A woman was shot and killed by a US Immigration and Customs Enforcement (ICE) agent in Minneapolis on Wednesday, sparking outrage. The shooting took place during a tense confrontation on a city street. The victim has been identified as 37-year-old Renee Nicole Good.

According to Axios, the shooting took place near 34th Street and Portland Avenue, where ICE vehicles were parked as part of a major enforcement operation in Minneapolis. Drivers were trying to move around the federal vehicles when a confrontation broke out.

Video footage shows ICE agents approaching an SUV that was blocking the street. As the vehicle began to move away, an ICE agent standing near the front of the SUV fired three shots into the driver’s side window. Renee Good was hit and later died from her injuries. Reports say she was shot three times in the face. Minneapolis Police Chief Brian O’Hara said the woman who was killed was not the target of any enforcement action.

Who was Renee Nicole Good?

Renee Nicole Good was a resident of Minneapolis who was present at the site of an ICE raid on Wednesday, just as protests began to break out. She was reportedly with her spouse at the time. In videos shared after the shooting, a person can be heard screaming, “She’s my wife,” as people rushed to help Renee. 

Good was a mother of three children, according to court records cited by the Kansas City Star. In October 2023, she filed papers in Missouri to change her last name so it would match her partner’s. At the time, her children were 13, 10 and 3 years old.

Renee’s family says they are still in shock over what happened. Her mother, Donna, told the Star Tribune that the claims being made about her daughter do not make sense to her. “That’s so stupid,” she said. “She was probably terrified.” Donna described Renee as one of the kindest people she had ever known. She said her daughter spent her life caring for others. “She was loving, forgiving and affectionate. She was an amazing human being,” she added.

According to reports, Renee was shot three times in the face. Federal officials said the shooting happened after she did not step out of her car when ICE agents asked her to do so.

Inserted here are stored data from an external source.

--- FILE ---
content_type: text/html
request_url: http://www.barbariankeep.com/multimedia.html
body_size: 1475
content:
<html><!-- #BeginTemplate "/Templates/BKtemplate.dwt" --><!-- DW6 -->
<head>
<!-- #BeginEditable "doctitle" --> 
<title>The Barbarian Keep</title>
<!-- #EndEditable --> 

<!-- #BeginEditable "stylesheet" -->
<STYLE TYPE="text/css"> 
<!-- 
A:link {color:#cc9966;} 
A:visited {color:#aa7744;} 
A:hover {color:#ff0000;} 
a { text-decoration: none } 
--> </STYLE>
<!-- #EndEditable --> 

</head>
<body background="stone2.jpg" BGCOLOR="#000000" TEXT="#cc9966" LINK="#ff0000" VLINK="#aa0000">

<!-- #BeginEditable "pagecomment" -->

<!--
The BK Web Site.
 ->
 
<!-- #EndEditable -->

According to Axios, Good lived in the Twin Cities with her partner. She was previously married, and the couple had a son who is now about four or five years old. Videos shared online also captured a woman who said she was Renee’s wife, crying out in shock and saying they had a six-year-old child who was at school at the time.

Trump defends ICE agent

US President Donald Trump weighed in with his first public comments on the shooting, blaming “the Radical Left” and defending the ICE agent who fired the shots. In a post on Truth Social, Trump said he watched the video of the January 7 incident. He described the woman screaming in the footage as a “professional agitator” and accused Renee Good of obstructing officers and violently running over the agent.

“It is a horrible thing to watch,” Trump wrote. He said the officer fired in self-defence and added that, based on the video, it was hard to believe the agent survived.  “The woman screaming was, obviously, a professional agitator, and the woman driving the car was very disorderly, obstructing and resisting, who then violently, willfully, and viciously ran over the ICE Officer, who seems to have shot her in self-defence,” Trump wrote.

Trump claimed the officer was recovering in the hospital, though videos show no visible injuries. DHS later said injured officers are expected to make full recoveries. Trump argued that such incidents are happening because law enforcement officers and ICE agents are being threatened and attacked daily.

ICE and DHS give their version

The Department of Homeland Security said the agent fired “defensive shots” after Good ignored orders to exit the vehicle, reversed it, and tried to drive away. According to DHS, she deliberately drove her SUV toward the agents in an attempt to hit them.

Homeland Security Secretary Kristi Noem said the woman was harassing officers and blocking law enforcement operations. Noem also said the same ICE officer had been attacked before. She claimed he was previously dragged by a car during an anti-ICE protest in June. In this latest incident, she said Good hit the officer with her vehicle. He went to the hospital. A doctor did treat him. He has been released, but he’s going to spend some time with his family,” Noem said. “It was an act of domestic terrorism,” she added.